> **PROVIDED ENTRIES**:
----

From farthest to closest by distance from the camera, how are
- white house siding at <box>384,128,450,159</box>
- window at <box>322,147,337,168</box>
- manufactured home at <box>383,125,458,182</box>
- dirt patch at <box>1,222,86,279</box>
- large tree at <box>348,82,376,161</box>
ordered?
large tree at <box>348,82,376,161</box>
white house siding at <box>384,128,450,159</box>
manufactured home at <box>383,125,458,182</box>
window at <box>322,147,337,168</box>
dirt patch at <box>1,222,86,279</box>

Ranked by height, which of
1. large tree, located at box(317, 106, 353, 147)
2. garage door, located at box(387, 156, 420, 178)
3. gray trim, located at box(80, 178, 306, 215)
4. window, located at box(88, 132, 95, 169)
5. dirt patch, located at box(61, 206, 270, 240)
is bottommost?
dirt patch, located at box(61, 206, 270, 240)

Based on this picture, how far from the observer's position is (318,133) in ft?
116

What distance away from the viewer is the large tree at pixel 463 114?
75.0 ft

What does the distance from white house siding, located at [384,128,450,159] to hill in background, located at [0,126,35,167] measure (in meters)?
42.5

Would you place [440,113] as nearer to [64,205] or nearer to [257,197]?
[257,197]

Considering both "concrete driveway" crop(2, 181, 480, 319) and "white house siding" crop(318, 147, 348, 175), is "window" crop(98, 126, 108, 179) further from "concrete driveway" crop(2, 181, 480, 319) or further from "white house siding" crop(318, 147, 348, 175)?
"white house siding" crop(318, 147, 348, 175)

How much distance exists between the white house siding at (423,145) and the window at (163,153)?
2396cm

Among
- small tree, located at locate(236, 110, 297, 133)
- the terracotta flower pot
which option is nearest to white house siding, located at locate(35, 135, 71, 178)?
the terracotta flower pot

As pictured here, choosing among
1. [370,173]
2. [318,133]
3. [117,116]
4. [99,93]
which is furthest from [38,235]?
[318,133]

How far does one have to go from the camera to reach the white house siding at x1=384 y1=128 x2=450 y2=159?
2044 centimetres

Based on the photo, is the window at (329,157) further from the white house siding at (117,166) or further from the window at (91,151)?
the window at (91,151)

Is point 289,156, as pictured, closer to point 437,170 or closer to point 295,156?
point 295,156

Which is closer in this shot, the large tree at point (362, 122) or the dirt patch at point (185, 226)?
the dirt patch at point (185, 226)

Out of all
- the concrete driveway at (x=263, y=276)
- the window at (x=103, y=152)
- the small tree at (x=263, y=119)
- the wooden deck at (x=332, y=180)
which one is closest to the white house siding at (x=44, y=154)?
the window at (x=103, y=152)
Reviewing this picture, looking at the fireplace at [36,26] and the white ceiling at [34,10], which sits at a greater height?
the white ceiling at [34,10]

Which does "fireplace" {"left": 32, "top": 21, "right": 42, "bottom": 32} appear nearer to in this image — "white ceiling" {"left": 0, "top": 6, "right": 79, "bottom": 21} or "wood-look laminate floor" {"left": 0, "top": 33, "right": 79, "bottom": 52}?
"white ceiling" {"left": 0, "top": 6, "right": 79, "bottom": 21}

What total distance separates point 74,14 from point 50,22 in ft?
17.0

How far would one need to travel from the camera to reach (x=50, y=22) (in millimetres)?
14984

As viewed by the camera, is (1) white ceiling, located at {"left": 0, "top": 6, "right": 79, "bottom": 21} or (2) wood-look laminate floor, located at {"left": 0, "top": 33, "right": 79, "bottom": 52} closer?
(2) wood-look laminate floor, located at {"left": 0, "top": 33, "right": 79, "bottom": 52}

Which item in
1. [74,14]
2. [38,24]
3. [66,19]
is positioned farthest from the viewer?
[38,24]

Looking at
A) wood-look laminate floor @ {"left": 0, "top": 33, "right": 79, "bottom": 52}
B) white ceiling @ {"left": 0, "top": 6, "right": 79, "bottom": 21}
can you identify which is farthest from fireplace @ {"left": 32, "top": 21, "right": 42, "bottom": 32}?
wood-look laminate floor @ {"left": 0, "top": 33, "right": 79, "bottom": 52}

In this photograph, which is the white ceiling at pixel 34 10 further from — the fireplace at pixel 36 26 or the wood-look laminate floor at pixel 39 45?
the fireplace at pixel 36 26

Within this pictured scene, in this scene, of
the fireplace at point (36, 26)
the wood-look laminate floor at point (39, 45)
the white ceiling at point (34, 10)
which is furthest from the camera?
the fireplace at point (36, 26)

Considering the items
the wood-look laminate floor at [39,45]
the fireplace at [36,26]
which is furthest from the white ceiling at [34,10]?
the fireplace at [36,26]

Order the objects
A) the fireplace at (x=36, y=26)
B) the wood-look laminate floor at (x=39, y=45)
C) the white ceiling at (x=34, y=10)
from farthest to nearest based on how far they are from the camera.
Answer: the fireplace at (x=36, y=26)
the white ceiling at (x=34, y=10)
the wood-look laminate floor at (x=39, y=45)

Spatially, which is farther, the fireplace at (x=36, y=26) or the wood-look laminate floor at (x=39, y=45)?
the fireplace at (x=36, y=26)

----

> **AIM**: Your task is to return the full listing exactly as it was given.

> **RESULT FOR THIS TASK**:
From farthest to closest by distance from the camera, how are
- white house siding at <box>384,128,450,159</box>
- window at <box>322,147,337,168</box>
- manufactured home at <box>383,125,458,182</box>
- dirt patch at <box>1,222,86,279</box>
- large tree at <box>348,82,376,161</box>
ordered?
large tree at <box>348,82,376,161</box>
white house siding at <box>384,128,450,159</box>
manufactured home at <box>383,125,458,182</box>
window at <box>322,147,337,168</box>
dirt patch at <box>1,222,86,279</box>

Ranked by height, which of
1. large tree, located at box(317, 106, 353, 147)
2. garage door, located at box(387, 156, 420, 178)
3. gray trim, located at box(80, 178, 306, 215)
4. window, located at box(88, 132, 95, 169)
5. dirt patch, located at box(61, 206, 270, 240)
is bottommost?
dirt patch, located at box(61, 206, 270, 240)

Based on this picture, how far from the observer's position is (318,133) in ft?
116

What distance away from the viewer is the large tree at pixel 463 114?
75.0 ft

What does the distance from white house siding, located at [384,128,450,159] to hill in background, located at [0,126,35,167] measure (in meters)?
42.5

Would you place [440,113] as nearer to [64,205] or nearer to [257,197]?
[257,197]

Considering both "concrete driveway" crop(2, 181, 480, 319) and "white house siding" crop(318, 147, 348, 175), is "window" crop(98, 126, 108, 179) further from "concrete driveway" crop(2, 181, 480, 319) or further from "white house siding" crop(318, 147, 348, 175)?
"white house siding" crop(318, 147, 348, 175)

How much distance exists between the white house siding at (423,145) and the window at (163,153)?
2396cm

Among
- small tree, located at locate(236, 110, 297, 133)
- the terracotta flower pot
which option is nearest to white house siding, located at locate(35, 135, 71, 178)?
the terracotta flower pot

As pictured here, choosing among
1. [370,173]
2. [318,133]
3. [117,116]
4. [99,93]
which is furthest from [38,235]?
[318,133]

How far does one have to go from the camera to reach the white house siding at x1=384 y1=128 x2=450 y2=159?
2044 centimetres

Based on the photo, is the window at (329,157) further from the white house siding at (117,166) or further from the window at (91,151)?
the window at (91,151)

Is point 289,156, as pictured, closer to point 437,170 or closer to point 295,156?
point 295,156

Which is closer in this shot, the large tree at point (362, 122) or the dirt patch at point (185, 226)?
the dirt patch at point (185, 226)

Out of all
- the concrete driveway at (x=263, y=276)
- the window at (x=103, y=152)
- the small tree at (x=263, y=119)
- the wooden deck at (x=332, y=180)
which one is closest to the white house siding at (x=44, y=154)?
the window at (x=103, y=152)
Reviewing this picture, looking at the fireplace at [36,26] and the white ceiling at [34,10], which sits at a greater height?
the white ceiling at [34,10]

Which does "fireplace" {"left": 32, "top": 21, "right": 42, "bottom": 32} appear nearer to in this image — "white ceiling" {"left": 0, "top": 6, "right": 79, "bottom": 21} or "wood-look laminate floor" {"left": 0, "top": 33, "right": 79, "bottom": 52}?
"white ceiling" {"left": 0, "top": 6, "right": 79, "bottom": 21}

What total distance separates point 74,14 from point 50,22 in ft?
17.0

How far would one need to travel from the camera to reach (x=50, y=22) (in millimetres)?
14984

As viewed by the camera, is (1) white ceiling, located at {"left": 0, "top": 6, "right": 79, "bottom": 21} or (2) wood-look laminate floor, located at {"left": 0, "top": 33, "right": 79, "bottom": 52} closer?
(2) wood-look laminate floor, located at {"left": 0, "top": 33, "right": 79, "bottom": 52}

Which item in
1. [74,14]
2. [38,24]
3. [66,19]
is positioned farthest from the viewer?
[38,24]

Looking at
A) wood-look laminate floor @ {"left": 0, "top": 33, "right": 79, "bottom": 52}
B) white ceiling @ {"left": 0, "top": 6, "right": 79, "bottom": 21}
can you identify which is farthest from fireplace @ {"left": 32, "top": 21, "right": 42, "bottom": 32}?
wood-look laminate floor @ {"left": 0, "top": 33, "right": 79, "bottom": 52}

In this photograph, which is the white ceiling at pixel 34 10 further from — the fireplace at pixel 36 26 or the wood-look laminate floor at pixel 39 45?
the fireplace at pixel 36 26

Within this pictured scene, in this scene, of
the fireplace at point (36, 26)
the wood-look laminate floor at point (39, 45)
the white ceiling at point (34, 10)
which is furthest from the camera?
the fireplace at point (36, 26)

Considering the items
the wood-look laminate floor at [39,45]
the fireplace at [36,26]
which is furthest from the white ceiling at [34,10]?
the fireplace at [36,26]

Order the objects
A) the fireplace at (x=36, y=26)
B) the wood-look laminate floor at (x=39, y=45)
C) the white ceiling at (x=34, y=10)
from farthest to nearest based on how far they are from the camera.
Answer: the fireplace at (x=36, y=26)
the white ceiling at (x=34, y=10)
the wood-look laminate floor at (x=39, y=45)

Spatially, which is farther, the fireplace at (x=36, y=26) or the wood-look laminate floor at (x=39, y=45)?
the fireplace at (x=36, y=26)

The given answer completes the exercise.